I used to be a giant fan of Drizzt because I got the impression that he didn't just kill his enemies, but instead thought about morality and such; but it was hard to continue feeling that way when you realized actually Drizzt liked killing beings from the 'evil' races.
"Born evil" is a horrible Gygaxian legacy concept that should be driven entirely out of tabletop RPGs.
I reject it entirely in my own campaigns; sometimes cultures have tendencies toward alignments, but apart from colonialist expectations and the oppression of poverty pressed upon them, my players figured out pretty quick that the goblins, hobgoblins, orcs, gnolls, and ogres out in the fringes weren't just driven to precarity and desperation, but were also pitted against one another to keep them divided and weak.
I was so. Fucking. Proud. Of my party coming not as slayers of them, not even as "saviors," but as intermediaries that got the tribal leaders to begin to agree who their real enemies were and joined the native people's vanguard to help drive the governor and his trading company right off of the island. They made lasting friends that helped them out much later in the campaign as a show of solidarity. :mao-clap:
A little trick I do to keep the D&D "treasure table" vibes going without making it all about looting "evil" people's homes and temples and the like is that they received gifts from the people they helped out of gratitude. It worked great; no one minded. :sicko-wholesome:
I'm a terrible DM but I also don't do the whole 'evil races' thing either when I do actually DM; the only such beings when it does occur being fiendish beings who come from hell or the abyss, or the undead (except for one 'undead' lich who only became a (plant based) lich because he feared death greatly).
I remember reading a forum post by Gygax (so relatively recent post, as in within the last twenty years) where he justified the killing of the children of evil races saying that a certain general's observation of 'nits make lice' (in reference to the general pushing his troops to kill the women and children of native Americans) was an observable fact.
Gygax and his chud writings are one of the primary reasons I outright reject "The Thermian Argument" when it comes to how things must be just because that was how the fiction (emphasis: FICTION) was written previously.

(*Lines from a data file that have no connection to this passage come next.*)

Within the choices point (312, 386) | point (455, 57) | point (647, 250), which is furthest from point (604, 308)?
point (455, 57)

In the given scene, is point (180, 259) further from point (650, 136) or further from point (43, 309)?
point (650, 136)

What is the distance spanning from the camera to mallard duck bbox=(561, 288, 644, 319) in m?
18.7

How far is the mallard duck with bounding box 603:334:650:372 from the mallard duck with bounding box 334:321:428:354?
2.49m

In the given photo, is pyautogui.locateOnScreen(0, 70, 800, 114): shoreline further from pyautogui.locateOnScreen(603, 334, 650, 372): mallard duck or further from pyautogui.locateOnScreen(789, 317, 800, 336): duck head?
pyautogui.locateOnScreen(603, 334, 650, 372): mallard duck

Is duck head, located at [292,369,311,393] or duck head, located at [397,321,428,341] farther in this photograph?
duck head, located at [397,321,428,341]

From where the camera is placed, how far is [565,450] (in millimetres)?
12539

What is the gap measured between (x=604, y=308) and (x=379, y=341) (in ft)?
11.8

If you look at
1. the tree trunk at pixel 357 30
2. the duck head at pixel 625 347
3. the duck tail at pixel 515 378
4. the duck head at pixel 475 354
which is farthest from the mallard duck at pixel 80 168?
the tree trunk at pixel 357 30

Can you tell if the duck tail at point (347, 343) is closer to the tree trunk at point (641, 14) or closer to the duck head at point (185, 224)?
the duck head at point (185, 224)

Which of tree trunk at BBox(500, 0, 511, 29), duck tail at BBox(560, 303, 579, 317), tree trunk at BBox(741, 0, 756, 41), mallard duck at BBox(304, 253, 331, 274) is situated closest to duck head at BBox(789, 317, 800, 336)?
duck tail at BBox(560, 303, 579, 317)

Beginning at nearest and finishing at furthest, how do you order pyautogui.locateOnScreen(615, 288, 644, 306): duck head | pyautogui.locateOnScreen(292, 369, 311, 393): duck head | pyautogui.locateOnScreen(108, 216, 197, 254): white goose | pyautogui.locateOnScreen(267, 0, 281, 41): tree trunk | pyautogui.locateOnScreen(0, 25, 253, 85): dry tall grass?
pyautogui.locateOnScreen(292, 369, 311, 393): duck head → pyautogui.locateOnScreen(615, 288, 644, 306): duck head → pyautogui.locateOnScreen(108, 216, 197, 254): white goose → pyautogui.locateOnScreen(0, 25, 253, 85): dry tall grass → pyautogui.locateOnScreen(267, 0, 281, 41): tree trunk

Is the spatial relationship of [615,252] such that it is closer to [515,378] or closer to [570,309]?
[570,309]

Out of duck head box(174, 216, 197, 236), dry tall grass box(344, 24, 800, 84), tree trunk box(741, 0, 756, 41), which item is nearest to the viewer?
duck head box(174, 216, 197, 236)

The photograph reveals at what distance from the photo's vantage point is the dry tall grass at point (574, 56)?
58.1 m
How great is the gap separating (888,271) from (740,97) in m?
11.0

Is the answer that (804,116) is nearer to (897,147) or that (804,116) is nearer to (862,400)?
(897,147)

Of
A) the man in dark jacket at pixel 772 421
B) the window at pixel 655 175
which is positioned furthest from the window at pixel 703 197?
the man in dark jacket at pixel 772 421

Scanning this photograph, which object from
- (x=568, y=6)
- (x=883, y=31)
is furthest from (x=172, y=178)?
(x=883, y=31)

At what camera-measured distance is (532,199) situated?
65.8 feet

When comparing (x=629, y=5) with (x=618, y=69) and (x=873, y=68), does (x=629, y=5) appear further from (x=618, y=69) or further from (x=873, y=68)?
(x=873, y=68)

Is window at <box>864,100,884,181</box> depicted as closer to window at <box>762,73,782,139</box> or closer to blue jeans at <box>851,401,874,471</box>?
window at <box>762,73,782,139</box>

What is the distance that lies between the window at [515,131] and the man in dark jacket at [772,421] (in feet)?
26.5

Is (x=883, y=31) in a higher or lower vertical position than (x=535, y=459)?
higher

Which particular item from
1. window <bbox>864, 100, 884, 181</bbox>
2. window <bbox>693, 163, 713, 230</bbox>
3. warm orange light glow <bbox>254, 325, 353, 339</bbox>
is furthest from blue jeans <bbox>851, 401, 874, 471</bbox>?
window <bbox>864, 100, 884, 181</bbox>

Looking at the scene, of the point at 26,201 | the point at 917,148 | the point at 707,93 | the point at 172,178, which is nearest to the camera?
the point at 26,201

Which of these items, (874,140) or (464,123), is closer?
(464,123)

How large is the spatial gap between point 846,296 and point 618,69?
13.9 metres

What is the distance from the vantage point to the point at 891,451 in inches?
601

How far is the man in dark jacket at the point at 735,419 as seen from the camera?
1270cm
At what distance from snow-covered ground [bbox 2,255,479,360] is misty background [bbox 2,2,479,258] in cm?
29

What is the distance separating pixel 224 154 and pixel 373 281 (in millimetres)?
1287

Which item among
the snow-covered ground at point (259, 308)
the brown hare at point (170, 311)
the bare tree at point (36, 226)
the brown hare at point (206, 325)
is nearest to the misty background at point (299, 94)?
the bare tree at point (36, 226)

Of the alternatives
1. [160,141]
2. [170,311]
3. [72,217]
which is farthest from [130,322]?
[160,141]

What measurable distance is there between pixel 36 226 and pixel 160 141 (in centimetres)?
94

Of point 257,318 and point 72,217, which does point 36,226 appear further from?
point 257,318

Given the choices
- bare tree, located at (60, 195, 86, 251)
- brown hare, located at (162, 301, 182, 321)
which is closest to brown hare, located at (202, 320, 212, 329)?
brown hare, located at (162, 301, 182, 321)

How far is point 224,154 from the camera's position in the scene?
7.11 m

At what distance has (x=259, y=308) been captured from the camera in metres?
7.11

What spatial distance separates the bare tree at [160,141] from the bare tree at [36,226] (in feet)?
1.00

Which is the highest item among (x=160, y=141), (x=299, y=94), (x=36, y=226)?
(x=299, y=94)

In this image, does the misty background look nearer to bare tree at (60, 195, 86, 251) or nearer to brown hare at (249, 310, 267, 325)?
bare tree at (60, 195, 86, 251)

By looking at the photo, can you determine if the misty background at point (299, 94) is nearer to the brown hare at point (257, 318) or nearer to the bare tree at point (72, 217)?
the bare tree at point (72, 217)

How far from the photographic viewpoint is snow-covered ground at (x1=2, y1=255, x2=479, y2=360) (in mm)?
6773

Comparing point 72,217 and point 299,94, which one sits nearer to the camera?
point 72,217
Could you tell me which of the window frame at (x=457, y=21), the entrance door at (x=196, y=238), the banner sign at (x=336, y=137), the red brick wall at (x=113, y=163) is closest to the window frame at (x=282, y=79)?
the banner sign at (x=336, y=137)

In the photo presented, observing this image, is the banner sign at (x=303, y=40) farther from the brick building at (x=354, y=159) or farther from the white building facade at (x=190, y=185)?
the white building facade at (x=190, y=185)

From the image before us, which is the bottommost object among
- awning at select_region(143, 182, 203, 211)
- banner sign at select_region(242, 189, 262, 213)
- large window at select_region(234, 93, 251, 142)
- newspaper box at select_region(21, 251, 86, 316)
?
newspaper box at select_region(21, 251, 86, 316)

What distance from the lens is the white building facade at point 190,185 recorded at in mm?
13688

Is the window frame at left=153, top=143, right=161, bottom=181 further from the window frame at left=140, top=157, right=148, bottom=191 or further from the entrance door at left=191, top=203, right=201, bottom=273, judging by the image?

I don't just apply it to D&D, but D&D is certainly where I actively reject it in my own campaigns.
I've had to deal with some Thermian Argumenters in the past, online but also occasionally in person, saying that anything in the lore or the story's narration that has horrid ideology and/or political messaging in a piece of fiction isn't necessarily "condoning" it, yet it can not be changed or rewritten or retconned because that was how the fiction was already written. Fuck that.